Bütün bunları içimde sızlayan yaramı saplanan kör bir bıçak misali daha çok kanatıyor, acımı anlatmaya kelimeler kifayetsiz kalıyordu.

Bir an nefesimin kesildiğini hissederek acıyla kıvrandım. Yavaşça yerimden doğrulup yataktan kalktım. Sehpanın üzerinde duran sudan bir bardak aldıktan sonra temiz havanın iyi geleceğini umarak pencerenin önüne gidip camı açtım ve önünde duran koltuğa oturdum.

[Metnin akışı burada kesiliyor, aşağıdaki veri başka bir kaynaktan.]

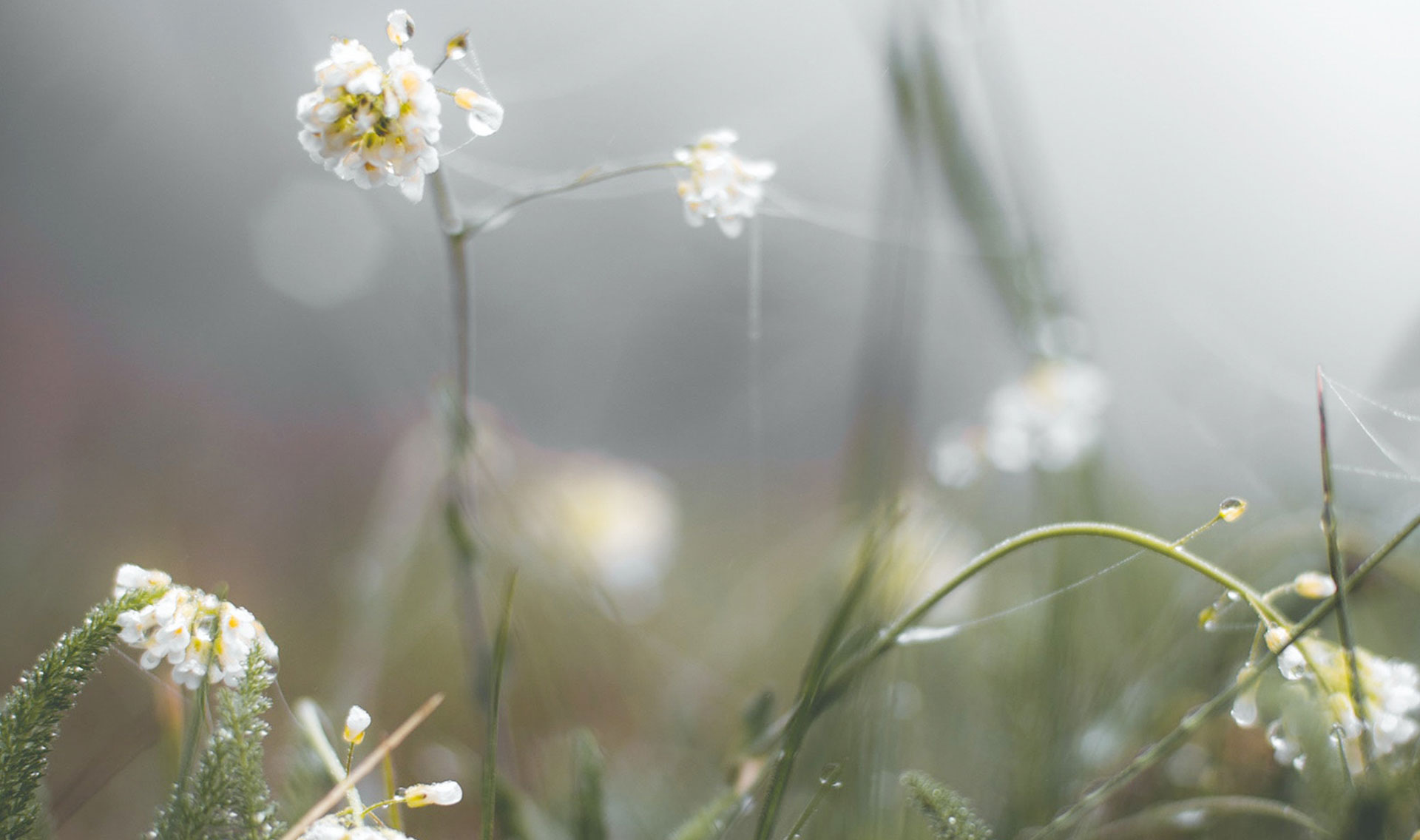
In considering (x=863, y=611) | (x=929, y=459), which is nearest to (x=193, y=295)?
(x=929, y=459)

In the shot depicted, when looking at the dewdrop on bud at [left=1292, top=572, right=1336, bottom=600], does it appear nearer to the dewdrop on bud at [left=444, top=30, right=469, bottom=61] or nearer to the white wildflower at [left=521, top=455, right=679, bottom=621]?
the dewdrop on bud at [left=444, top=30, right=469, bottom=61]

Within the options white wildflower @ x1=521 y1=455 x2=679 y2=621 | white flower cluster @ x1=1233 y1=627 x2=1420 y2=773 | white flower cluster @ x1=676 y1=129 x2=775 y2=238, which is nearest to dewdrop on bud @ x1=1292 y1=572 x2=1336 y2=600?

Öylece durup kapkara gökyüzü ve ona kucak açmış, masmavi sakin denize baktım. Bu halleriyle onlar da tıpkı bizim gibiydiler.

Şimdi o gözleri gibi simsiyah geceydi, bense sabah olup ondan ayrılmaktan ölesiye korkan mavi deniz.

Dışarıdan esen ılık rüzgarın karşısına geçip boğazımda düğümlenen bir türlü söyleyemediğim o sözlerle, güçlükle yutkundum. Derin bir nefes alıp elimde tuttuğum bardaktan büyük bir yudum su içtim ve toparlanmaya çabaladım.

Çaresizdim ve hiç bir şey yapamamak beni çileden çıkarıyordu. Hıçkırarak ağlamak istiyordum ama yatakta uyuyan John bunu engelliyordu.

Şimdi uyanıp beni ağlarken görse, bunun sebebini ona asla açıklayamayacağımın farkındaydım. Bir süre sessizce durup sakinleşmeyi bekledim.

John yatmadan önce, sabah erken kalkıp başka bir yere gitmemiz gerektiğini söylemişti. Bunun için biraz da olsa uykuya ihtiyacım vardı.

Beynimi kemiren düşüncelerimden uzaklaşıp yeterince sakinleştiğimi hissettiğim zaman pencereyi tekrar yavaşça kapatarak bardakta kalan suyumu içip bitirdim.

Uyumak çok içimden gelmese de tekrar yatağın yanına döndüm. Yavaşça yerime yatıp üzerimi öttüm ve gözlerimi kapattım.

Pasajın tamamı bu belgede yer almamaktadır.